🤖 AI Summary
This work addresses the challenges of low-light image enhancement, where images often suffer from noise, low contrast, and semantic ambiguity, necessitating joint denoising and detail recovery. The paper proposes the first pixel-space feedforward enhancement framework that leverages DINOv3 to extract semantic priors, which guide cross-scale denoising to preserve structural integrity. Semantic information is further injected via novel DINO-Prompted Pixel Blocks. The method innovatively integrates Spatial-Channel Compression (SCC) with Multi-Receptive-Field Pixel Embedding (MRPE) to efficiently model both local and global contextual dependencies. Evaluated across multiple benchmarks, the approach achieves PSNR gains of 1.9–15.0% and LPIPS reductions of 8.5–44.4%, significantly improving detail sharpness and texture consistency.
📝 Abstract
Low-light images exhibit severe noise, contrast loss, and semantic ambiguity, making enhancement a joint problem of denoising and detail recovery.

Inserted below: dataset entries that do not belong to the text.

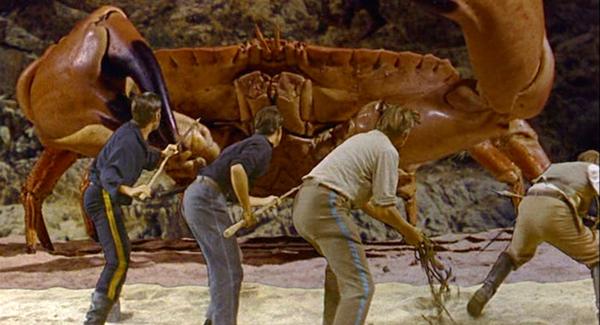 Image result for sinbad crab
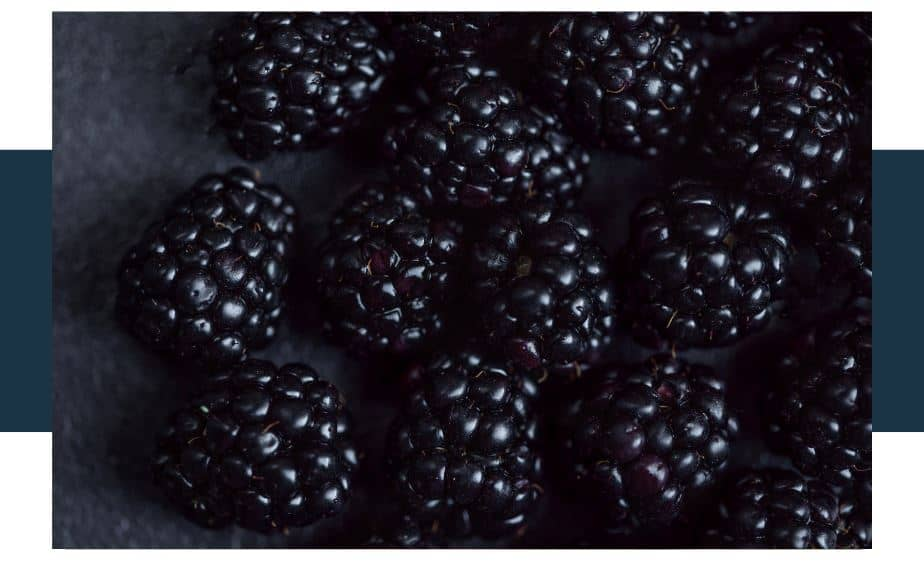 negative side effects of blackberries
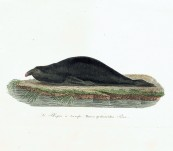 King Island Elephant Seal (Le Phoque a trompe) – Vauthier -1820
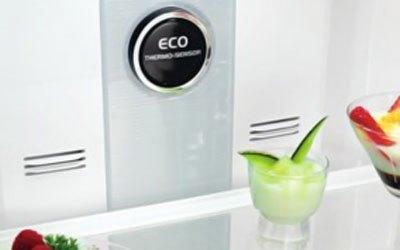 Tủ lạnh Hitachi R-T310EG1 260 lít bạc làm lạnh nhanh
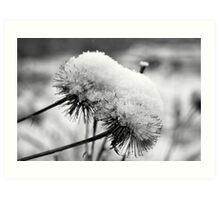 Snowy seed heads Art Print
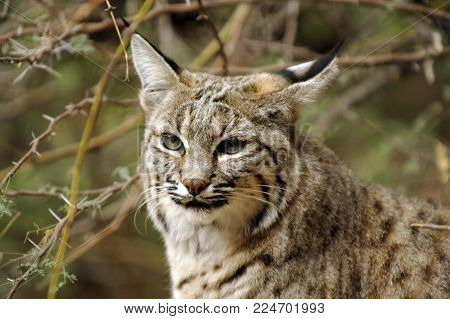 Beautiful Closeup of Bobcat Face showing gorgeous eyes, tipped ears, gorgeous markings.
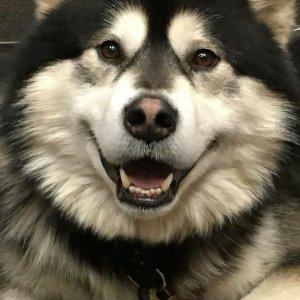 Hawkeye the Wellness Dog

We propose PixIE, a feed-forward pixel-space LLIE framework semantically-prompted by a vision foundation model. PixIE first performs a cross-scale denoising to suppress noise and preserve structure, then refines details with DINO-Prompted Pixel Blocks (DPPB) that inject intermediate DINOv3 features via patch-conditioned, spatially continuous per-pixel modulation. We introduce a Spatial-Channel Compaction (SCC), which folds features into a compact spatial grid and compresses in the channel dimension, so pixel-attention is computed efficiently with bounded cost across scales. We further propose Multi-Receptive-Field Pixel Embedding (MRPE) to provide neighborhood-aware pixel representations before semantic prompting, improving robustness to signal-dependent noise beyond point-wise embeddings. Experiments on LLIE benchmarks show that PixIE improves the average PSNR by 1.9-15.0% over recent state-of-the-art methods and reduces LPIPS by 8.5-44.4%. Qualitative comparisons further demonstrate that PixIE recovers sharper details and more stable textures, resulting in improved reconstruction fidelity and perceptual quality.